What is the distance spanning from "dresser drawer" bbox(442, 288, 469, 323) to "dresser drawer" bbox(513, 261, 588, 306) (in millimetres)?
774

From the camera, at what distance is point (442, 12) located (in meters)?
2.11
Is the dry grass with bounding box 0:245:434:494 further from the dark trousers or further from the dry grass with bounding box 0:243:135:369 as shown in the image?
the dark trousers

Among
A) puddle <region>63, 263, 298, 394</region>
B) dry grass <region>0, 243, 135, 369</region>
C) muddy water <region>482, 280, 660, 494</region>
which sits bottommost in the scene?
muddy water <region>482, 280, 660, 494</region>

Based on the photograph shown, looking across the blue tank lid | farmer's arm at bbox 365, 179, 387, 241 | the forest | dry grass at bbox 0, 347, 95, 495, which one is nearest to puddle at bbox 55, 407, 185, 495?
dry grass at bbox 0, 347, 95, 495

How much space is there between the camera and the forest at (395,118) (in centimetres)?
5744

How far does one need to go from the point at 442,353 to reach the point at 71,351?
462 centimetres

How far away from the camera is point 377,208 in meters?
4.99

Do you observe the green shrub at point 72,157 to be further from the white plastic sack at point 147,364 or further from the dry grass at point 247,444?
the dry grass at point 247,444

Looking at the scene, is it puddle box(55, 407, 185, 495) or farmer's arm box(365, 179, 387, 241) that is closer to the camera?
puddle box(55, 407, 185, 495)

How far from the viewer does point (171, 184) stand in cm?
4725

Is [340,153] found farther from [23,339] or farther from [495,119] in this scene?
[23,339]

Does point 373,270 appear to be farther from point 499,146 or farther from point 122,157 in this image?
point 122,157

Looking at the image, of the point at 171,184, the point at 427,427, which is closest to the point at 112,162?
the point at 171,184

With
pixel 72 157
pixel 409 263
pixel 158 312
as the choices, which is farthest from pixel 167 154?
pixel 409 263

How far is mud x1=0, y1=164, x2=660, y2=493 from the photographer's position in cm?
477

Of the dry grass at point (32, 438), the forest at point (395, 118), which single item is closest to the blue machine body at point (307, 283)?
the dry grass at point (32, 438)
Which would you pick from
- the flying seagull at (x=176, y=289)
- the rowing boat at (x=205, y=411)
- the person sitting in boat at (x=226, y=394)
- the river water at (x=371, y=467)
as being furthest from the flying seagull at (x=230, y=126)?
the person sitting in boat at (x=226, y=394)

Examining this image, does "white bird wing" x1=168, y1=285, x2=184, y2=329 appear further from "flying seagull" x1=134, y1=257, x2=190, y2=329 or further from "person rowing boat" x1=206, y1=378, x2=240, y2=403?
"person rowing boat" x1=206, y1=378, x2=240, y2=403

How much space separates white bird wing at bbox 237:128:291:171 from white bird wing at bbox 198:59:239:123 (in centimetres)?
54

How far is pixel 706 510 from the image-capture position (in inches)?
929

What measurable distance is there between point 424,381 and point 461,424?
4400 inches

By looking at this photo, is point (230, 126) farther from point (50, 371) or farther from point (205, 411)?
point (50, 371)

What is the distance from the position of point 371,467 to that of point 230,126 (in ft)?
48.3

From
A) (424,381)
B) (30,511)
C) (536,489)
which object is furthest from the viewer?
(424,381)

§ What needs to be done:
Your task is to repeat every line exactly.

§ The response:
What is the distance spanning from "dresser drawer" bbox(442, 288, 469, 323) to "dresser drawer" bbox(513, 261, 588, 306) (in millimetres)?
774

From the camera, at what distance is point (442, 12) located (in meters)?
2.11
Is the dry grass with bounding box 0:245:434:494 further from the dark trousers or further from the dry grass with bounding box 0:243:135:369 as shown in the image?
the dark trousers

Among
A) puddle <region>63, 263, 298, 394</region>
B) dry grass <region>0, 243, 135, 369</region>
C) muddy water <region>482, 280, 660, 494</region>
which sits bottommost in the scene?
muddy water <region>482, 280, 660, 494</region>

Based on the photograph shown, looking across the blue tank lid | farmer's arm at bbox 365, 179, 387, 241 | the forest | dry grass at bbox 0, 347, 95, 495, which one is nearest to puddle at bbox 55, 407, 185, 495?
dry grass at bbox 0, 347, 95, 495

How much space is there between the camera and the forest at (395,118) (in centimetres)?
5744

How far does one need to go from the point at 442,353 to reach the point at 71,351?
462 centimetres

How far away from the camera is point 377,208 in meters?
4.99

Do you observe the green shrub at point 72,157 to be further from the white plastic sack at point 147,364 or further from the dry grass at point 247,444?
the dry grass at point 247,444

Looking at the scene, is it puddle box(55, 407, 185, 495) or farmer's arm box(365, 179, 387, 241) that is closer to the camera?
puddle box(55, 407, 185, 495)

How far from the viewer does point (171, 184) stand in cm?
4725

Is [340,153] found farther from [23,339] or farther from [495,119] in this scene?
[23,339]

Does point 373,270 appear to be farther from point 499,146 or farther from point 122,157 in this image?
point 122,157

Looking at the image, of the point at 171,184, the point at 427,427, which is closest to the point at 112,162?
the point at 171,184

With
pixel 72 157
pixel 409 263
pixel 158 312
as the choices, which is farthest from pixel 167 154?
pixel 409 263

How far is mud x1=0, y1=164, x2=660, y2=493 from the photographer's position in cm?
477

Of the dry grass at point (32, 438), the forest at point (395, 118), which single item is closest to the blue machine body at point (307, 283)?
the dry grass at point (32, 438)
Which would you pick from
- the flying seagull at (x=176, y=289)
- the rowing boat at (x=205, y=411)
- the person sitting in boat at (x=226, y=394)
- the river water at (x=371, y=467)
as being furthest from the flying seagull at (x=230, y=126)?
the person sitting in boat at (x=226, y=394)

Examining this image, does "white bird wing" x1=168, y1=285, x2=184, y2=329 appear further from "flying seagull" x1=134, y1=257, x2=190, y2=329 or further from "person rowing boat" x1=206, y1=378, x2=240, y2=403?
"person rowing boat" x1=206, y1=378, x2=240, y2=403

How much space separates white bird wing at bbox 237:128:291:171 from white bird wing at bbox 198:59:239:123 (in centimetres)?
54

How far is pixel 706 510 from the image-capture position (in inches)?
929

What measurable distance is there between point 424,381 and point 461,424?
4400 inches

By looking at this photo, is point (230, 126) farther from point (50, 371) or farther from point (205, 411)?
point (50, 371)

What is the distance from the position of point 371,467 to that of point 230,126 (in ft)?
48.3

From
A) (424,381)
B) (30,511)
C) (536,489)
which object is furthest from the viewer?
(424,381)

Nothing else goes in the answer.